The sediments north of Egilsgjóta up to the Mactra-Serripes boundary in the coastal section belong to the Tapes and Mactra mollusc Zones. These mollusc zones have traditionally been assigned to the Pliocene (cf. Eiríksson & Símonarson, 2020).

In summary, new mapping results presented by Eiríksson et al., (2020c) show that the sequence at the base of the Tjörnes beds is not straightforward and conformable, being separated tectonically by faults and probably originating from geographically widely separated parts of the sedimentary basin. These new results show that the relative age of, for example Bárðarson’s units 1, 2, and 3 cannot be determined from field relations. However, all these units, in separate tectonic blocks, were sampled by Verhoeven et al. (2011), and the arguments for a Pliocene age or a terminal Miocene age apply to all these units. Secondly, a considerable hiatus must be assumed to be present in the coastal section at Hallbjarnarstaðaá (Fig. 6.1), where the top of the Mactra Zone and the lowest part of the Serripes Zone are missing.
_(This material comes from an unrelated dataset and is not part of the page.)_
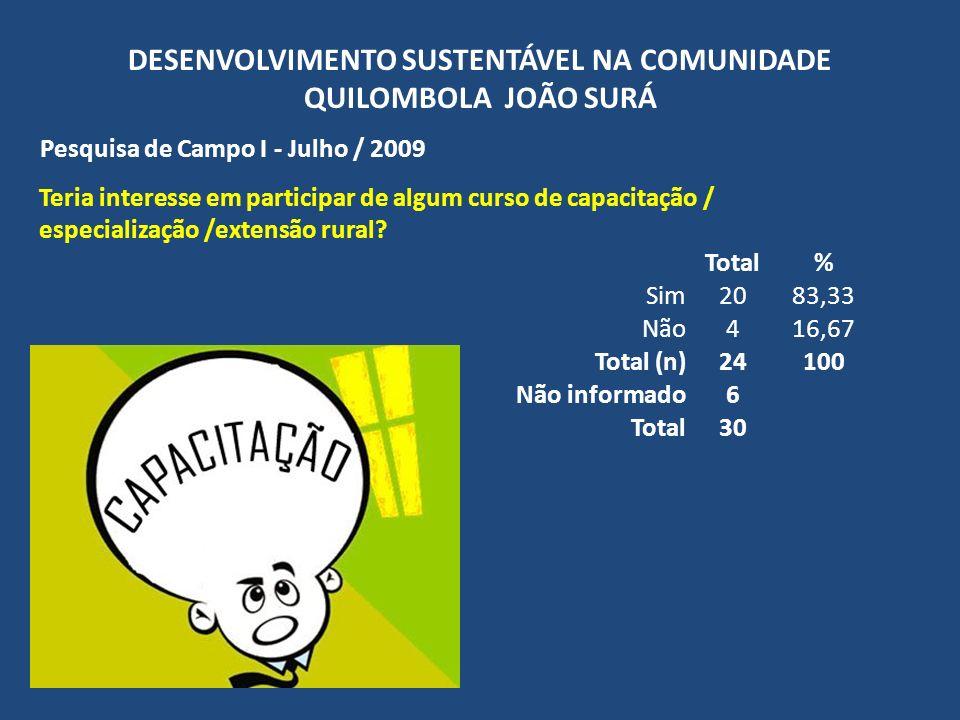 DESENVOLVIMENTO SUSTENTÁVEL NA COMUNIDADE QUILOMBOLA JOÃO SURÁ Pesquisa de Campo I - Julho / 2009 Teria interesse em participar de algum curso de capa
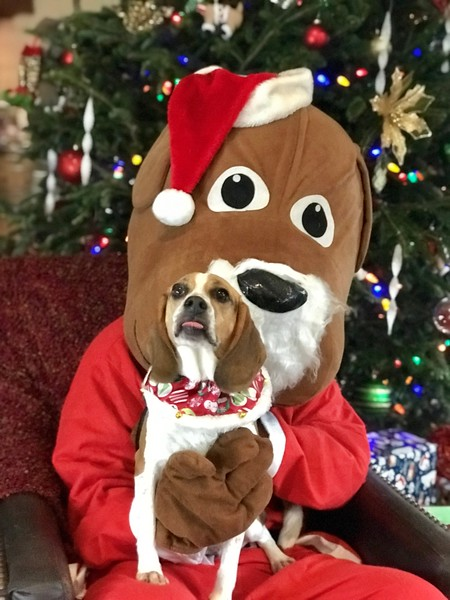 Santa Paws Daycare Party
6.3.7 The Sequence of Strata Along the Coastline from the Skeifá Valley up to Höskuldsvík

Geological mapping of lignite unit F from coastal outcrops at the Skeifá waterfall towards Hallbjarnarstaðaá river (Fig. 6.1) has confirmed the overall sequence established by Bárðarson (1925). At the coastal section, the uppermost Mactra Zone rocks (Bárðarson’s units 11 and 12) display normal polarity, followed by normal polarity Serripes Zone rocks (Bárðarson’s units 13 to H). Units I to 25 represent, according to Kristjánsson (2004), a reversed polarity interval, but these sediments are capped by a normal polarity subaerial lava flow in Höskuldsvík. The lava is structurally conformable with the underlying sediments and there is no indication of an erosional contact. On the contrary, the basal part of the lava is brecciated with inclusions of the underlying sediment, which has evidently been soft at the time of lava emplacement. This uppermost unit of the Tjörnes beds (unit 25) displays an upwards coarsening, regressional sequence.
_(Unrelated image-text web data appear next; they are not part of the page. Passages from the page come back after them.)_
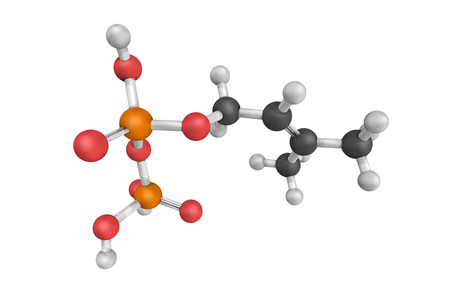 Dimethylallyl pyrophosphate, an intermediate product of both MVA pathway and DOXPMEP pathway which exists in virtually all life forms.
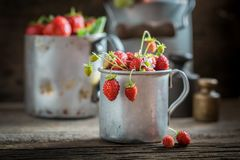 Full of vitamins wild strawberries in the old wooden box Royalty Free Stock Photography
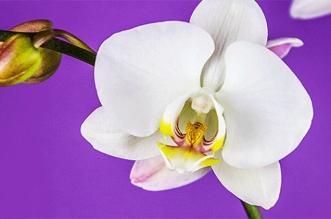 video macro time lapse insectes fleurs 4 331x219 - La Vie des Insectes et des Fleurs en Video Time-Lapse 8K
Based on highest occurrence (HO) levels for several species of dinoflagellates within the Serripes Zone, and a new interpretation of the paleomagnetic data, Verhoeven et al. (2011) concluded that the top of the Serripes Zone could be dated to c. 4.0 Ma, and the boundary between the Mactra Zone and the Serripes Zone was placed at c. 4.5 Ma. They stated that “Reworking of the species from the Mactra sediments however appears unlikely. The basin was at the time not subjected to uplift and it is not very likely that wave currents alone caused a reworking of Mactra sediments.” With regard to the improved mapping control of the lithological units of the Barmur Group (traditional Tjörnes beds), the statement above can no longer be accepted. Direct evidence is now available of considerable erosion amounting to removal of at least 75 m thickness of Serripes Zone sediments and extending well down into the Mactra Zone sediments. Palynological samples from the lowest part of the Serripes Zone in the coastal section show considerable content of redeposited pollen grains, especially in Bárðarson’s unit 15, but also in unit 14 (Akhmetiev et al., 1978). A significant gap in the coastal section has thus been demonstrated (Eiríksson et al., 2020c). A sizeable body of sediment has been eroded and resuspended, and subsequently redeposited at a later stage than indicated by the microfossils derived from the original deposits. In the present age model, the reversed polarity sediments in Höskuldsvík are correlated to the Mammoth subchron of the Gauss geomagnetic chron (Fig. 6.4), having been deposited during the interval 3.2–3.3 Ma. The boundary between the Barmur Group and the overlying Höskuldsvík Group is therefore, considered to date from c. 3.2 Ma.

6.4 The Höskuldsvík Group

The Barmur Group of primarily sedimentary rocks is overlain in the coastal section along the west coast of Tjörnes Peninsula by subaerial basaltic lava flows (Fig. 6.2).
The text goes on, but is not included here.